Part 1: Interoperability 2.0 – How data is consumed into a healthcare data platform

Author: Andrew Biviano

For close to ten years now, the healthcare industry has largely traded paper silos of medical records for digital ones called EHRs.  Similarly, initial attempts at interoperability, designed to offer baseline standards for exchanging healthcare data, have traded floods of faxes for floods of HL7 transactions and CCDs.  How do we move forward toward a new generation of interoperability, where better patient outcomes, improved clinician workflows, and overall cost reductions can actually be realized?

In this three-part series, we’ll investigate how “interoperability 2.0” concepts may be applied to 1) how data is consumed into a healthcare data platform, 2) how data is organized and put into context once it’s within the platform, and 3) how that data is ultimately shared to end users or to external applications.

Part 1:  Interoperability 2.0 – How data is consumed into a healthcare data platform

Industry standards such as HL7 and IHE have generally provided mechanisms for the push and/or query and retrieve of clinical data.  However as most are painfully aware, these standards are often not so standard at all.

As we aim to move toward a new generation of interoperability, we first need to consider actually ingesting the data into the network.  Sounds pretty basic, but you might be surprised how many solutions today merely pass data from the left hand to the right.  Now certainly when you choose to capture the data, you have to take on appropriate security and privacy responsibilities, but without ingesting the data you forfeit any opportunity to do anything of value with it later.  Closely related to consuming the data is providing some level of validation as part of the ingest process.  Doing so will help to ensure the presence and syntax of certain data elements needed to properly file the transaction or document.  It doesn’t do anybody any good to store junk.

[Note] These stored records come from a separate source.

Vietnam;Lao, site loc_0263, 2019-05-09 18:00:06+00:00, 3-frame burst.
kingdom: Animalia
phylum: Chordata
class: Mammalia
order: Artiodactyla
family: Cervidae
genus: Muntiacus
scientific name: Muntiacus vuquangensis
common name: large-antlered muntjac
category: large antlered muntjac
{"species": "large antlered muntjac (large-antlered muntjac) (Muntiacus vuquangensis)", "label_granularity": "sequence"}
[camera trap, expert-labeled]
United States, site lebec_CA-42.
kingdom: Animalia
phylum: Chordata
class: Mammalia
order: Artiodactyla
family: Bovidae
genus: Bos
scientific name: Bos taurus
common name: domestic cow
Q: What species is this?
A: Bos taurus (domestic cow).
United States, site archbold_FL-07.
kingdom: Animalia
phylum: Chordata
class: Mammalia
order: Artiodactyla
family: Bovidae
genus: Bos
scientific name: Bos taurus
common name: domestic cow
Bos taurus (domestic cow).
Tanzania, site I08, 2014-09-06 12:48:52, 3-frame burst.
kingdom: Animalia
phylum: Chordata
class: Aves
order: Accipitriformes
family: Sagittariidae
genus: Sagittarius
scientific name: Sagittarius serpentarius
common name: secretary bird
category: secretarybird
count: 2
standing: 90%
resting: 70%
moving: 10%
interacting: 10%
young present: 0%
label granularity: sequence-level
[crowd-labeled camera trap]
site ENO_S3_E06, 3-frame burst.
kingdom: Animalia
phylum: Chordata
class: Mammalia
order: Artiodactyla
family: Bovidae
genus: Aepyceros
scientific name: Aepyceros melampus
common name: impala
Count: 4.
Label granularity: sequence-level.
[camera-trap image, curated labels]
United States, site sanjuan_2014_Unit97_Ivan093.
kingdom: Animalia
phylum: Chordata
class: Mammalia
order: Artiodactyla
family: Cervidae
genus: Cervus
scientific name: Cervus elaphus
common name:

Another important consideration is being flexible in terms of how you can acquire the data.  For example, consider the standards we previously referenced.  Certain systems today may support IHE in general, but only certain profiles.  What happens if the requesting system only supports XCA and XCPD, and the system in which the data resides only supports XDS?  Nothing.  New interoperability platforms need to be able to bridge such standards, allowing otherwise disparate systems to communicate.  Same goes for the transport mechanisms – TCP/IP, Direct, SFTP, APIs – flexibility is key.